Okay, we've built a Lunar observatory and its Lagrange companion, we've launched thousands of little family spaceships to police -- and farm -- the heavens, we've built research stations and eventually colonies on terraformed asteroids the size of India and the American West.
The Earth and the future of humanity are secure.
Now what was that, again, about palladium?
Well, I hope you'll all remember, 20 years from now, when I said something that may seem absolutely ridiculous to you now. Twenty years ago, in one of my earliest novels, I predicted that the Soviet Union would collapse pretty soon, and my editor at Random House, a Soviet affairs "expert" laughed at me and called my prediction "wishful thinking".
I've predicted other things: digital watches, laptop computers, and the internet (I said "predicted", not "invented") as we know it today.
The 20th century can properly be called the Age of Petroleum, for it's oil that's gotten us where we are today. I have a friend in Los Angeles who inhales the smog when he gets up every day and says, "I love the smell of gas fumes in the morning. It reminds me of -- civilization."
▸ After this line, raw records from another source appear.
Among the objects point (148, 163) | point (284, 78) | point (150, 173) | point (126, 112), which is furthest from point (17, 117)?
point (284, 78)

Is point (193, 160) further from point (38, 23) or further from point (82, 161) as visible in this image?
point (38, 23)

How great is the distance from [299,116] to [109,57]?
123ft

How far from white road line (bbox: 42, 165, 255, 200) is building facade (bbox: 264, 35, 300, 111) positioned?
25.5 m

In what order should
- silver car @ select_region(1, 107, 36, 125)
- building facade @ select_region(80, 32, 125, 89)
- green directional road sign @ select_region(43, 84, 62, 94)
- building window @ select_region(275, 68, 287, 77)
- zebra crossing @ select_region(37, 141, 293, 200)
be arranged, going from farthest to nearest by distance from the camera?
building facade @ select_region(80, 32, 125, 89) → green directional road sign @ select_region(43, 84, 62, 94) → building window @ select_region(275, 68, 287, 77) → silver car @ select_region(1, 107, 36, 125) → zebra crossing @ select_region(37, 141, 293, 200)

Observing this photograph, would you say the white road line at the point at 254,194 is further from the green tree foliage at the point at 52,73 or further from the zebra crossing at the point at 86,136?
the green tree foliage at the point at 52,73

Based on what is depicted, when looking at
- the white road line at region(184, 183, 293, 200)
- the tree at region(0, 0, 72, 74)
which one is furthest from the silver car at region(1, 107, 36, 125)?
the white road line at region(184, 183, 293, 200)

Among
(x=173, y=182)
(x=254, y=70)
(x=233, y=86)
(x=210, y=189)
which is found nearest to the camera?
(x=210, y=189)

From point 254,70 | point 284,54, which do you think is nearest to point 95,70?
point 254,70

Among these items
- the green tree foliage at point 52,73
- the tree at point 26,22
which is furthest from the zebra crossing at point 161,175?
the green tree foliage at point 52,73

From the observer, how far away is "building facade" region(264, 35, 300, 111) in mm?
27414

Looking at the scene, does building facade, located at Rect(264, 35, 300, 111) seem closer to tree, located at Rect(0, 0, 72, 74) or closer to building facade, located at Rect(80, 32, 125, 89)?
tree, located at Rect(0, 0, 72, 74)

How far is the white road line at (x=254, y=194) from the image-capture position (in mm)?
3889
The 21st century will be the Age of Palladium, for palladium is what's at the heart of the most viciously suppressed technology in history, a technology that gores every governmental and industrial ox on the planet. But it can't be suppressed among the asteroids -- Freeeman Dyson also said that once we get out there, "the IRS will never find us" and from there it will spread back unstoppably to Earth.
Unless it breaks out sooner than that.
Laugh now, but remember the prediction and who made it and when. Because palladium, as rare a metal on Earth as iridium, is abundant among the nickel-iron asteroids, and is the essential catalyst to cold fusion.